W tym tygodniu piszemy o utalentowanym soliście z Jeleniej Góry, który dopiero rozpoczyna współpracę z zespołem. Ma spore osiągnięcia, planuje tournee po Stanach Zjednoczonych. Jeszcze niedawno był na dnie. Jak twierdzi, spotkał Chrystusa i jego życie się odmieniło. Robi chrześcijański rap.

Łukasz Bęś ps. Bęsiu to chłopak po przejściach. Wpadł w złe towarzystwo, brał narkotyki. - To się tak pogłębiało. Ale po spotkaniu z Chrystusem w 2006 roku moje życie się odmieniło – mówi o sobie. Historia tego spotkania jest długa i zabrakłoby kilku stron maszynopisu by ją wyjaśnić. Pisaliśmy o tym przed rokiem w artykule Szukali, aż znaleźli (Nowiny Jeleniogórskie nr 40/08 z 30 IX 2008r.).

- Po tym zdarzeniu odkryłem swój talent – mówi. - Zobaczyłem, że chrześcijański rap to kierunek mojej drogi.
Rapuje o tym, że nie wstydzi się chwalić Boga, że to stwórca jest dla niego autorytetem. W ubiegłym roku wydał swoją debiutancką, podziemną płytę pt. Ostatnie słowo należy do Boga.

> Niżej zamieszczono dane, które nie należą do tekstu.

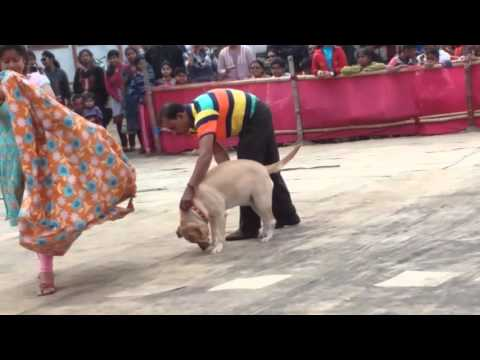 Barrackpore dog show dona 2015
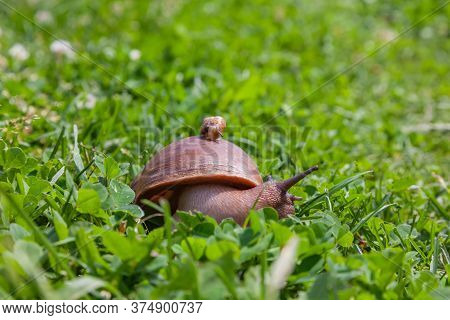 Two Snails, A Small One Sitting On The Shell Of A Large One. The Concept Of Friendship And Mutual As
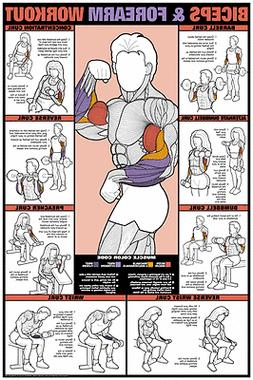 "Bicep & Forearm Workout 24"" x 36"" Laminated Poster -CEF7B Gy"
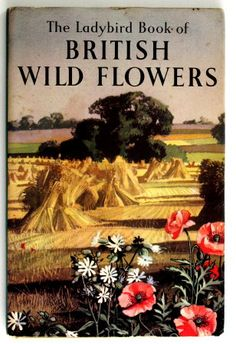 The Ladybird Book of British Wild Flowers, Vesey-Fitzgerald Brian March House Books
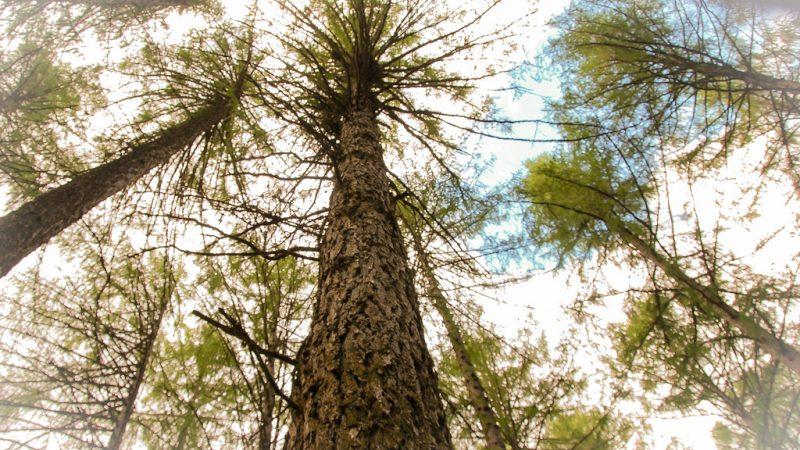 Punkaharjun Kokonharjulla ja puulajipuistossa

Jego kariera rozwinęła się po ubiegłorocznym przeglądzie Slot Art Festiwal w Lubiążu. - Poznałem Arciego, znanego chrześcijańskiego rapera – mówi. - Wystąpiliśmy razem na głównej scenie.

Następnego dnia festiwalu Bęsiu zagrał razem ze znanym w środowisku zespołem Rymcerze. Tworzą go dwaj muzycy Jonas i Hoody-be. Są Polakami, ale na co dzień mieszkają w Londynie. Mają własną wytwórnie. Wydali jedną płytę. Bęsiu miał tam udział incydentalny, drugą płytę przygotowują już razem.

Rymcerze już z Bęsiem w składzie występowali niedawno podczas Święta Gołębiarki we Wleniu, 29 sierpnia grają koncert w Warszawie na Pradze. Nie przeszkadza im też dzieląca ich na co dzień odległość. - Chłopaki tworzą bity, przysyłają mi je. W domu mam własne studio, dogrywam do tego zwrotkę i odsyłam im – wyjaśnia, jak powstają kolejne kawałki.

Rymcerze używają nie tylko muzyki elektronicznej, w podkładach słychać „żywe” dźwięki: róg pasterski, cymbały staropolskie. To powoduje, że muzyka podoba się nie tylko miłośnikom rapu.

Bęsia kariera rozwija się błyskawicznie. Sam mówi, że chce z tego żyć. Z Rymcerzami planują trasę koncertową po USA, odbędzie się ona za 2 lata. - Chcę grać i tworzyć, mam jeszcze wiele do powiedzenia ludziom, którzy błądzą. Moim pragnieniem jest, by każda taka osoba spotkała Boga – mówi Bęsiu.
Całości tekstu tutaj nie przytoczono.